CBN Governor, Mallam Sanusi Lamido Sanusi
By Onwuka Nzeshi and Ndubuisi Francis
The Governor of the Central Bank of Nigeria (CBN), Mallam Sanusi Lamido Sanusi, Wednesday faulted the proposal by the House of Representatives to raise the crude oil benchmark in the 2013-2015 Medium Term Expenditure Framework (MTEF) and Fiscal Strategy Paper.
This is just as the executive arm of government is considering a new date for the presentation of the 2013 Appropriation Bill by President Goodluck Jonathan to the National Assembly.
The House of Representatives had turned down the proposed October 4 date last week on the grounds that it needed more time to consider and pass the MTEF.
Coordinating Minister for the Economy and Minister of Finance, Dr. Ngozi Okonjo-Iweala, said that a new date was being considered for the presentation of the Appropriation Bill but did not give details.
In the MTEF presented to the National Assembly by the president, the Federal Government had proposed to retain the 2012 benchmark of $75 per barrel in the 2013 budget.
But the Joint Committee of the House on Finance and Legislative Budget and Research as well as Aids and Loans on Tuesday recommended an upward review by $7 to the oil benchmark.
The joint committee’s proposal was hinged on the fact that increasing the benchmark would attract more revenue to the federation and assist government in reducing its deficit and borrowing.
Sanusi, who appeared before the joint committee Wednesday on the MTEF, described the position of the lawmakers as erroneous.
He argued that raising the oil benchmark does not in any way translate to more revenue for the government because benchmarks are mere projections that could either be realised or not depending on the volatility of the price of oil.
He further explained that Nigeria's current benchmark of $75 per barrel was one of the highest among member states of the Organisation of Petroleum Exporting Countries (OPEC).
According to him, a number of oil-producing countries like Venezuela have a benchmark as low as $30 as a way of ensuring that they do not fall victim of over ambitious projections that may turn out to be unrealistic.
“The benchmark does not necessarily give you more revenue. You can increase it to $100 if you like, but does that bring money?
“What is important is to increase crude oil production and sales. The $75 is even on the high side relative to other countries,” Sanusi said.
He observed that Nigeria has always been concerned about oil benchmarks during every budget year because of over-dependence on the oil sector for revenue and the fact that the economy as a whole is highly dependent on importation.
Sanusi urged the committee to place less emphasis on oil benchmarks and concentrate on how to assist government to plug the leakages in the revenue chain.

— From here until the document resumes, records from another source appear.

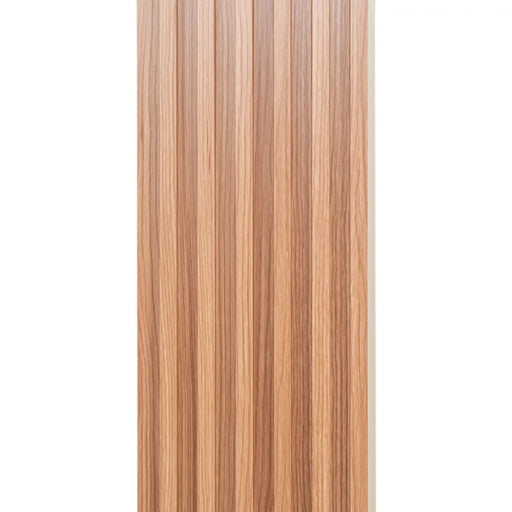 3D СТЕНЕН PVC ПАНЕЛ KTN 261Х17Х1.7 СМ LK3003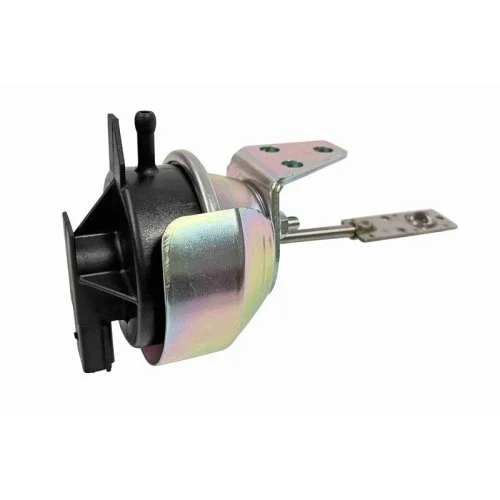 Вакуумна камера турбокомпресора VEMO V10-40-0004, фото №4 Вакуумна камера турбокомпресора VEMO V10-40-0004, фото №4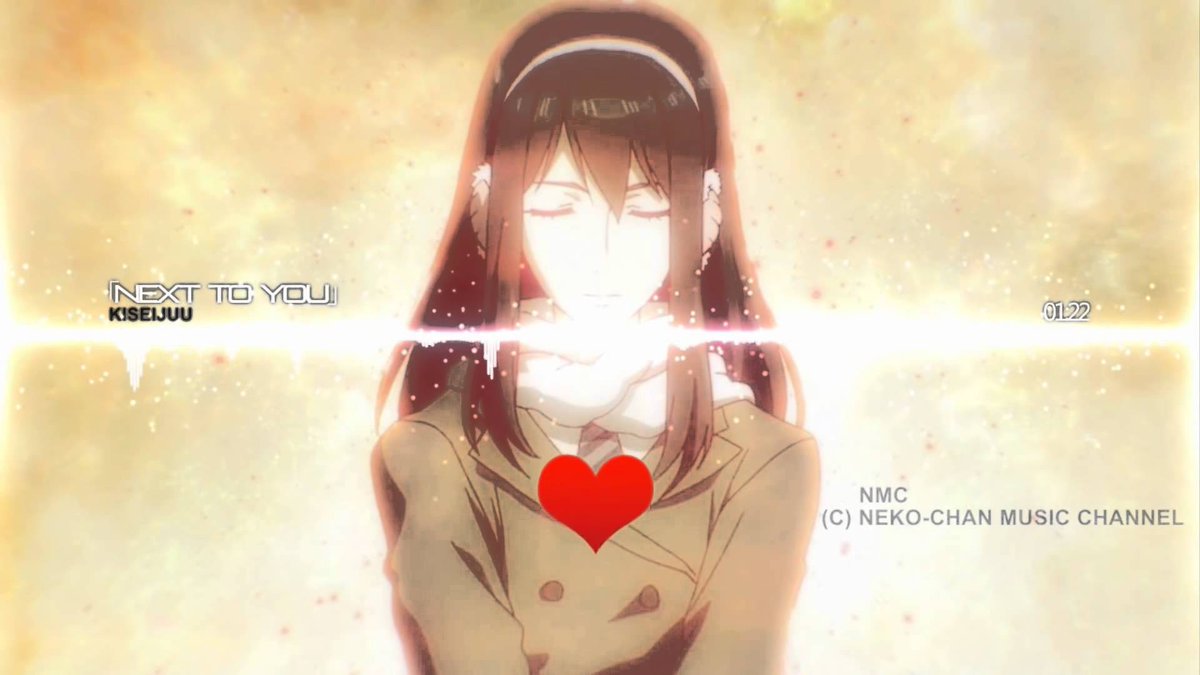 tvtmix28's tweet photo. @alispagnola   #GoFollowBackPLs ==> #YC01061988 @YC01061988 https://t.co/2GfE34MUfl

“You are talking about oil price and production benchmarks, how do we even know the figures are correct? Does NNPC have a metering system? How do they know how much we produce?
"What access does the Minister of Finance have to validate the figures emanating from the primary source of revenue?
“Until we have metering system, we cannot be too sure about these figures. But we have NEITTI and we need to strengthen it because all these arguments on benchmarks will disappear if we know exactly how much we earn and we are sure that all revenues will go into government's pockets,” he said.
Sanusi said that the solution to budget deficits was not the benchmark but diversification of the economy to enhance the development of the non-oil sector.
He said a major leak in government revenue could be traced to pipeline vandalism and crude oil theft in the Niger Delta region.
The Federal Government, he said, could overcome this challenge by tightening security around its network of oil pipelines in the Niger Delta.
He, however, drew a nexus between the insecurity in the country and the state of the economy. According to him, the crisis that has hit Kaduna and Jos in recent years has its origins in the collapse of the textile firms and the closure of the mines that used to provide thousands of jobs for the inhabitants of these two cities.
On the complaint of lopsidedness of the budget in favour of recurrent spending, Sanusi explained that 80 per cent of the recurrent budget goes to salaries and wages of government personnel.
The only way out, he said, was for government to shed weight through retrenchment, an action, he added, might not be politically expedient.